CONICET en crisis: qué pasa con el Consejo Nacional de Investigaciones Científicas y Técnicas y cómo afecta a Rosario y Santa Fe
El Consejo Nacional de Investigaciones Científicas y Técnicas es tendencia nacional en medio del debate sobre el financiamiento de la ciencia pública en Argentina. El ajuste del gobierno de Milei pone bajo la lupa el presupuesto del organismo y genera preocupación en los centros de investigación de Rosario y la región.
El Consejo Nacional de Investigaciones Científicas y Técnicas, más conocido como CONICET, volvió a instalarse en el centro del debate público argentino. Las búsquedas sobre el organismo superaron las mil consultas en las últimas horas en Google Argentina, reflejando una preocupación creciente en la sociedad sobre el futuro de la ciencia y la tecnología en el país.
El contexto no es casual. La administración de Javier Milei viene aplicando una política de ajuste estructural sobre el gasto público, y el financiamiento de organismos como el CONICET quedó en el ojo de la tormenta. Desde una perspectiva pro-mercado, la pregunta que muchos se hacen es legítima: ¿cuánto le cuesta al Estado sostener una estructura científica de ese tamaño y qué retorno concreto obtiene la sociedad argentina a cambio?
En Rosario y Santa Fe, el impacto es directo. La ciudad alberga importantes centros e institutos asociados al CONICET, vinculados a universidades como la UNR, donde cientos de investigadores, becarios y personal de apoyo desarrollan su actividad. Cualquier recorte presupuestario o congelamiento de ingresos a la carrera científica repercute de manera inmediata en laboratorios, proyectos y en la vida cotidiana de quienes eligieron la ciencia como profesión.
El debate de fondo es más profundo que los números. Quienes defienden el organismo argumentan que la inversión en ciencia y tecnología es estratégica para el desarrollo soberano del país.
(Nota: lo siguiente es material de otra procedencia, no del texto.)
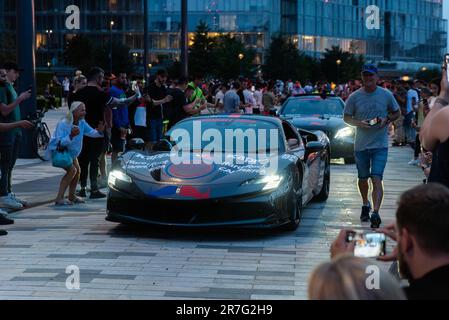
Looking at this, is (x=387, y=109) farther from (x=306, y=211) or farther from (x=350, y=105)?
(x=306, y=211)

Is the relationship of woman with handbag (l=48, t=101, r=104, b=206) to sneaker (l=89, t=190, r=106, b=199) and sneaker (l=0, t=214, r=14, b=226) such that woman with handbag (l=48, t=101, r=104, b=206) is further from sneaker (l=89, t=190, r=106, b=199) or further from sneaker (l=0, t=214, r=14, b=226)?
sneaker (l=0, t=214, r=14, b=226)

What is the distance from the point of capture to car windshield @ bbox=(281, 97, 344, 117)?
1972 cm

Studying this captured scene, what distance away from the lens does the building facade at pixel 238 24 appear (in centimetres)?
11206

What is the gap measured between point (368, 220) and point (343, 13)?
119 meters

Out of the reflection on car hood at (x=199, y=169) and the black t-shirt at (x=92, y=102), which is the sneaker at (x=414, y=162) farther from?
the reflection on car hood at (x=199, y=169)

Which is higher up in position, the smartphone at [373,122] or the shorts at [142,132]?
the smartphone at [373,122]

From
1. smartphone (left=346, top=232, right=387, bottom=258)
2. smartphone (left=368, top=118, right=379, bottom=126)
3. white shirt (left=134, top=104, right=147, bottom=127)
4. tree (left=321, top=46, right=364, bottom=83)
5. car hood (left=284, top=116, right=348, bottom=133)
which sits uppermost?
smartphone (left=346, top=232, right=387, bottom=258)

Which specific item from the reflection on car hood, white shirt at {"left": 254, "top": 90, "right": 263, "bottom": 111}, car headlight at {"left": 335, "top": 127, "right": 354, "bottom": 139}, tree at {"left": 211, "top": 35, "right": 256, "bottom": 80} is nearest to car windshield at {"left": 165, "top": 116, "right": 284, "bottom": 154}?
the reflection on car hood

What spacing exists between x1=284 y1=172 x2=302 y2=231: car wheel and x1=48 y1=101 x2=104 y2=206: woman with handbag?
3415 millimetres

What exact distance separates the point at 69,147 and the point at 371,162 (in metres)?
4.04

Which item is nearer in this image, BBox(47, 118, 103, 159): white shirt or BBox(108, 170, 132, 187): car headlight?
BBox(108, 170, 132, 187): car headlight

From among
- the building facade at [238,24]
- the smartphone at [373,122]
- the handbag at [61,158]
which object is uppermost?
the building facade at [238,24]

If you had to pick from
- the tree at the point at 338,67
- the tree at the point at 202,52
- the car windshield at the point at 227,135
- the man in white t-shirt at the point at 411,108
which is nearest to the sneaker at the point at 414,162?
the man in white t-shirt at the point at 411,108
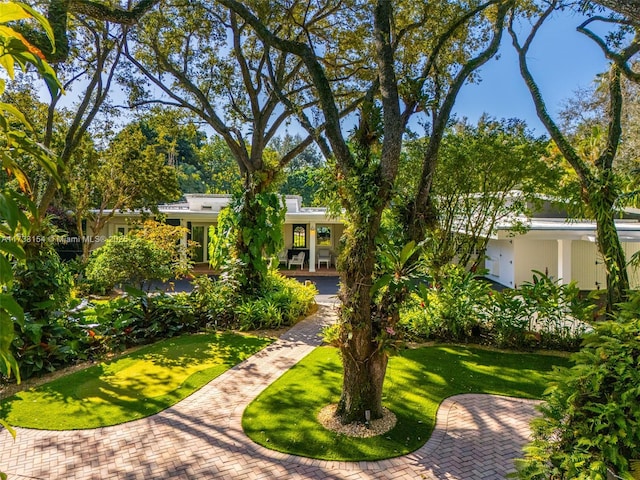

Del otro lado, voces críticas señalan que el CONICET creció de manera descontrolada durante años de populismo fiscal, incorporando personal sin criterios claros de productividad ni vinculación con las necesidades reales del sector privado y la economía.
Lo cierto es que Argentina necesita una discusión seria y sin hipocresías sobre qué ciencia quiere financiar y con qué modelo. No se trata de destruir la investigación científica, sino de ordenarla, priorizarla y exigirle resultados medibles. En ese sentido, la presión presupuestaria que genera el ajuste puede ser también una oportunidad para reformar un sistema que, según sus propios críticos internos, arrastra décadas de ineficiencias y clientelismo político.
Mientras tanto, en Rosario, los investigadores siguen trabajando con recursos escasos y salarios que perdieron poder adquisitivo frente a la inflación. El tema seguirá siendo tendencia nacional en los próximos días, especialmente si el Ejecutivo avanza con nuevas definiciones sobre el presupuesto científico para el próximo ejercicio fiscal.
Preguntas frecuentes
¿Qué es el CONICET y para qué sirve?
El CONICET es el Consejo Nacional de Investigaciones Científicas y Técnicas, el organismo estatal más importante de Argentina dedicado a financiar y promover la investigación científica y tecnológica en todas las áreas del conocimiento.
¿El gobierno de Milei va a cerrar el CONICET?
El gobierno nacional no anunció el cierre del CONICET, pero sí aplicó recortes presupuestarios significativos y congeló el ingreso de nuevos investigadores a la carrera, generando incertidumbre en la comunidad científica.
¿Cómo afecta el ajuste del CONICET a Rosario y Santa Fe?
Rosario tiene una importante presencia de institutos y centros de investigación del CONICET ligados a la UNR. Los recortes impactan directamente en salarios, becas y financiamiento de proyectos en la región.
¿Cuánto gana un investigador del CONICET en Argentina?
Los salarios del CONICET varían según la categoría dentro de la carrera investigadora. En el contexto inflacionario actual, los investigadores denuncian una fuerte pérdida del poder adquisitivo de sus ingresos en los últimos años.